Bu husus yeniden yargılama yapılmasına ihtiyaç duyulmayan düzeltilmesi mümkün eksiklik kapsamında görüldüğünden, Vergi Dava Dairesi kararının vergi ziyaı cezalarının tekerrür uygulanarak artırılmasına ilişkin kısımlarının 2577 sayılı Kanunun 49/1-(b) maddesi uyarınca düzeltilmesi gerektiği sonucuna varılmıştır.
KARAR SONUCU :
Açıklanan nedenlerle;
1. Temyiz isteminin reddine,
2. … Bölge İdare Mahkemesi ... Vergi Dava Dairesinin … tarih ve E:…, K:… sayılı kararının, üç kat vergi ziyaı cezalı kurumlar vergisine ilişkin kısmının oybirliğiyle ONANMASINA,
3. Anılan Vergi Dava Dairesi kararının vergi ziyaı cezalarının tekerrür hükümleri uygulanarak artırılan kısımlarına ilişkin hüküm fıkrasının Üye … ve Üye …'in karşı oyları ve oyçokluğuyla DÜZELTEREK ONANMASINA,
4. Temyiz giderlerinin istemde bulunan üzerinde bırakılmasına,
5. 492 sayılı Harçlar Kanunu'na bağlı (3) sayılı Tarife uyarınca, davacı aleyhine onanan tutar üzerinden binde 9,10 oranında ve … TL den az olmamak üzere hesaplanacak nispi karar harcından, varsa evvelce ödenen harcın mahsubundan sonra kalan harç tutarının temyiz eden davacıdan alınmasına,
6. 2577 sayılı İdari Yargılama Usulü Kanunu'nun 50. maddesi uyarınca, kararın taraflara tebliğini ve bir örneğinin de Vergi Dava Dairesine gönderilmesini teminen dosyanın Vergi Mahkemesine gönderilmesine, 25/05/2022 tarihinde oyçokluğuyla karar verildi.
(X) KARŞI OY :
Davacı adına, 2014 yılında komisyon karşılığında sahte fatura düzenlediğinin ve ithal ettiği özel tüketim vergisine tabi malları kayıt dışı sattığının tespit edildiğinden bahisle 2014 yılı için tarh edilen kurumlar vergisinin ve tekerrür hükümleri de uygulanarak kesilen vergi ziyaı cezasının kaldırılması istemiyle açılan davanın reddine ilişkin Vergi Dava Dairesi kararı temyiz edilmiştir.
213 sayılı Vergi Usul Kanunu'nun 7338 sayılı Kanun'un 38. maddesiyle değişen 339. maddesinde; “Vergi ziyaına sebebiyet vermekten veya usulsüzlükten dolayı ceza kesilen ve cezası kesinleşenlere, vergi ziyaı cezasında cezanın kesinleştiği tarihi izleyen günden itibaren beşinci yılın isabet ettiği takvim yılının sonuna kadar, usulsüzlükte cezanın kesinleştiği tarihi izleyen günden itibaren ikinci yılın isabet ettiği takvim yılının sonuna kadar tekrar ceza kesilmesi durumunda, vergi ziyaı cezası yüzde elli, usulsüzlük cezası yüzde yirmibeş oranında artırılmak suretiyle uygulanır. Şu kadar ki, artırım tutarı kesinleşen cezadan (kesinleşen birden fazla ceza olması durumunda bunlardan tutar itibarıyla en yükseğinden) fazla olamaz.
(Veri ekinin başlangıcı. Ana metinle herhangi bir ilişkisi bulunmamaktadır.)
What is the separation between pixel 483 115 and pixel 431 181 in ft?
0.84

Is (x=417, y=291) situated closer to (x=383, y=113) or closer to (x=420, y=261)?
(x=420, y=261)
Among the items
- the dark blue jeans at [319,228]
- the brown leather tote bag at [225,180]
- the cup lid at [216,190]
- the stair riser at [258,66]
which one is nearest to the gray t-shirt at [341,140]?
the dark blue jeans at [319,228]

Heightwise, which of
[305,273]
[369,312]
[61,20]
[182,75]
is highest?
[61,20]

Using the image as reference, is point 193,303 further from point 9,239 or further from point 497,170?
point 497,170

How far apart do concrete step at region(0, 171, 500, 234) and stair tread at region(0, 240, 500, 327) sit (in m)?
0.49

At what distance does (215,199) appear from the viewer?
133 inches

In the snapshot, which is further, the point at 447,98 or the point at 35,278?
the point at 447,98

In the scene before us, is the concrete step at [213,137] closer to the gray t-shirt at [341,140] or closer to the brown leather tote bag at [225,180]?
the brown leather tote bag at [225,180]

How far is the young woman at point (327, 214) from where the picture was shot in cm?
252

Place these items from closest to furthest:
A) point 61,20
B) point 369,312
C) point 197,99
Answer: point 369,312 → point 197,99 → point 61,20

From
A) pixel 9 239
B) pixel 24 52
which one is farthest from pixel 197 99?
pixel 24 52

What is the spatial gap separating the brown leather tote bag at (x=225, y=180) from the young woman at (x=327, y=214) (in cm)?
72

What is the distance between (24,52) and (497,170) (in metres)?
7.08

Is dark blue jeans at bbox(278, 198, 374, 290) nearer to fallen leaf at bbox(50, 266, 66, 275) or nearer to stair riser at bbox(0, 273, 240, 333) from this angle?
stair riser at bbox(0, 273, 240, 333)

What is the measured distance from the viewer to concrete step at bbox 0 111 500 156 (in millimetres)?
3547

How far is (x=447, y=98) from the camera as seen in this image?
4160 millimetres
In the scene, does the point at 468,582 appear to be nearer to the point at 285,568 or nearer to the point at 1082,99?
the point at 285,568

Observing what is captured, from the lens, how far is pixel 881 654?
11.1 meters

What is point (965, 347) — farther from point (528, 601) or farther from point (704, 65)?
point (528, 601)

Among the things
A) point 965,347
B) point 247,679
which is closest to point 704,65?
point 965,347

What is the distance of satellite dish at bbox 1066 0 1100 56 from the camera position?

Birinci fıkrada yer alan beş ve iki yıllık sürelerin hesabında, artırıma esas alınan cezaların kesinleşme tarihi dikkate alınır.” hükmü yer almaktadır.
5237 sayılı Türk Ceza Kanunu'nun 7. maddesinin 2. fıkrasında; ''Suçun işlendiği zaman yürürlükte bulunan kanun ile sonradan yürürlüğe giren kanunların hükümleri farklı ise, failin lehine olan kanun uygulanır ve infaz olunur'' hükmüne yer verilmiştir.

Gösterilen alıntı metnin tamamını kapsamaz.